An image semantic segmentation apparatus oriented to a complex environment, the apparatus comprising:
the extraction unit is used for modifying the VGG16 convolutional neural network to generate a basic network, extracting the preliminary characteristics of the training image through the basic network, and dividing a convolutional layer in the VGG16 convolutional neural network into 5 stages;
the high-level semantic feature unit is used for processing the preliminary features obtained by the first 4-stage convolution layers in the basic network by using the hidden layer convolution feature module to generate high-level semantic features;
the fine-granularity low-layer characteristic unit is used for processing the preliminary characteristics obtained by the last layer convolution in the basic network through the cavity convolution of the pyramid structure to obtain fine-granularity low-layer characteristics;
the high-resolution feature map unit is used for fusing the high-level semantic features and the fine-granularity low-level features to generate a high-resolution feature map;
the semantic segmentation network unit is used for setting network training parameters, aiming at the cross entropy loss function, and carrying out network training through back propagation so as to establish a semantic segmentation network;
the semantic segmentation result unit is used for inputting the test image into the semantic segmentation network and generating a semantic segmentation result of the test image.

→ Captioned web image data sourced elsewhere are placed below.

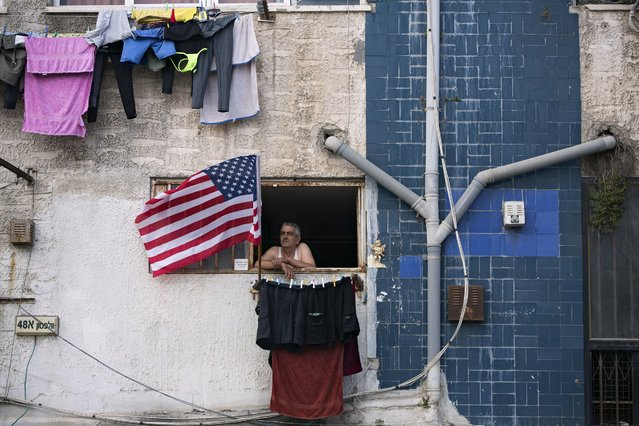 A man looks out from his apartment in Tel Aviv, Israel, Saturday, May 7, 2016. (Photo by Oded Balilty/AP Photo)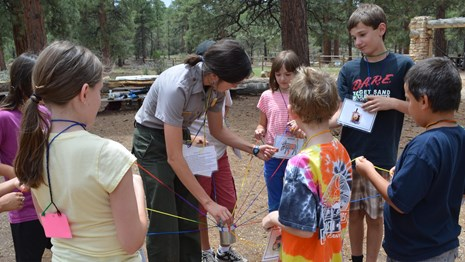 A ranger leads a hands-on activity with students.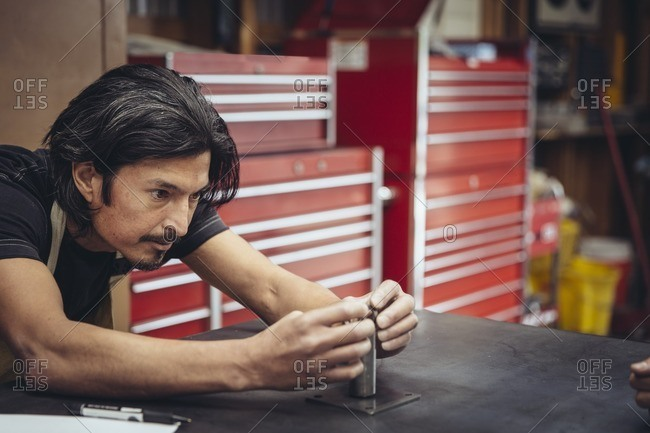 Man working on a part in a metal shop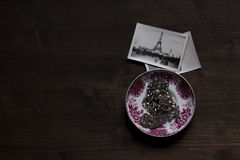 Silver Chain Accessory on White and Purple Ceramic Plate Near Grayscale Eiffel Tower Picture Stock Photography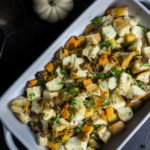 butternut squash stuffing with bacon in a baking dish garnished with mini pumpkins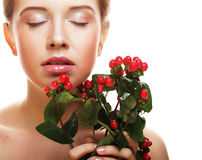Beautiful woman with red flowers Royalty Free Stock Image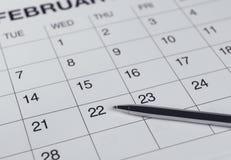 Крупный план номеров на странице календаря Стоковые Изображения RF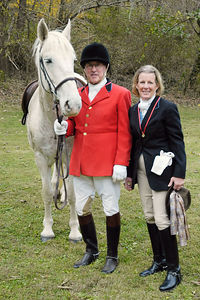 Fox hunter couple at the blessing of the fox hunting hounds, horses, and riders at the Iroquios Hunt Club in Lexington, Kentucky USA. The event marks the beginning of the hunting season .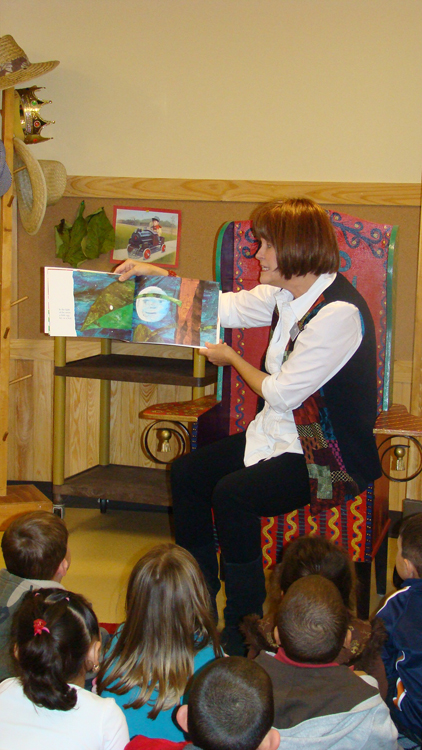 A female teacher is shown sitting in a chair and reading a picture book to a group of children sitting in front of her on the floor.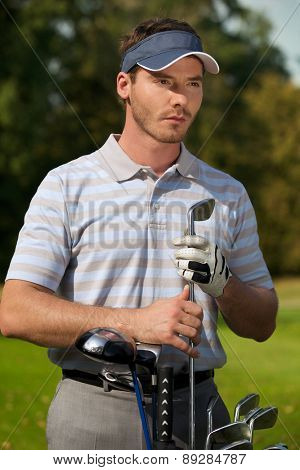 Young man standing by golf bag full of sticks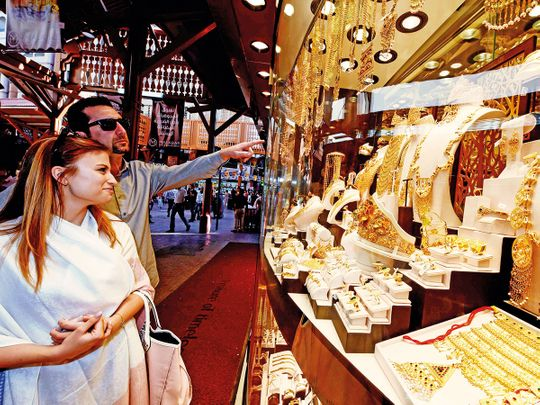 Customers look at jewellery in the Deira Gold Souq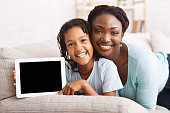 istock African mother and daughter recommending useful app 1190130081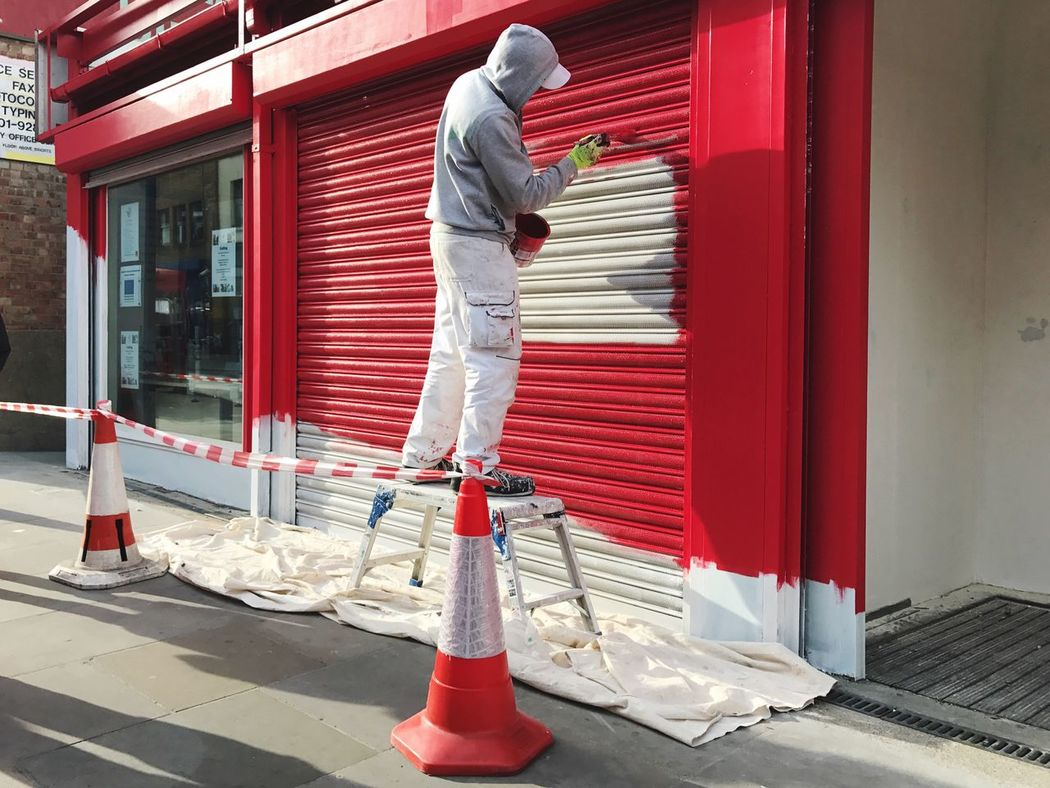 Full Length Safety Protection Men One Person Protective Workwear Built Structure Red Outdoors Working Day Architecture Building Exterior Real People One Man Only Only Men Occupational Safety And Health Adult People London Job Painting Worker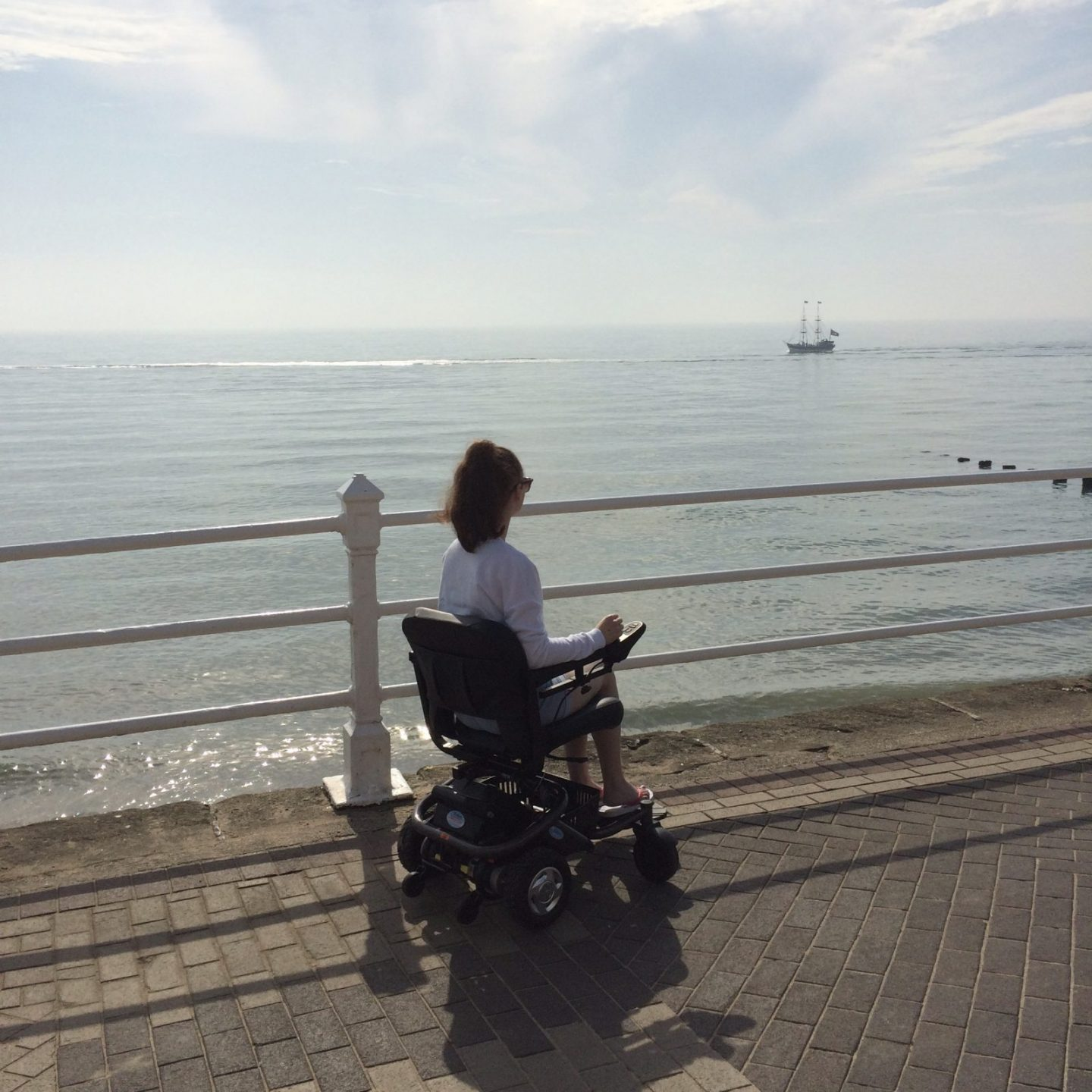 pippa using small black power-chair along the seafront, pippa turned away and looking out to sea which is visible in background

The beneficial effects of the invention are as follows: the invention discloses an image semantic segmentation method and device facing a complex environment, which comprises the steps of firstly modifying a VGG16 convolutional neural network to generate a basic network, and extracting preliminary features of a training image through the basic network; further, a hidden layer convolution feature module is used for processing the preliminary features obtained by the 4-stage convolution layer before VGG16 to generate high-level semantic features; the preliminary features obtained by the convolution of the final layer of VGG16 are processed through the cavity convolution of the pyramid structure, and fine-granularity low-layer features are obtained; then fusing the high-level semantic features and the fine-granularity low-level features to generate a high-resolution feature map; setting network training parameters, taking a cross entropy loss function as a target, and carrying out network training through back propagation so as to establish a semantic segmentation network; finally, inputting the test image into the semantic segmentation network to generate a semantic segmentation result of the test image, wherein the invention can solve the defect of fuzzy segmentation boundary in the complex environment of the existing method, can generate a high-resolution predictive image and improve the performance of the image semantic segmentation method in the complex environment.
Drawings
In order to more clearly illustrate the embodiments of the present invention or the technical solutions of the prior art, the drawings that are needed in the embodiments will be briefly described below, it being obvious that the drawings in the following description are only some embodiments of the present invention, and that other drawings may be obtained according to these drawings without inventive effort for a person skilled in the art.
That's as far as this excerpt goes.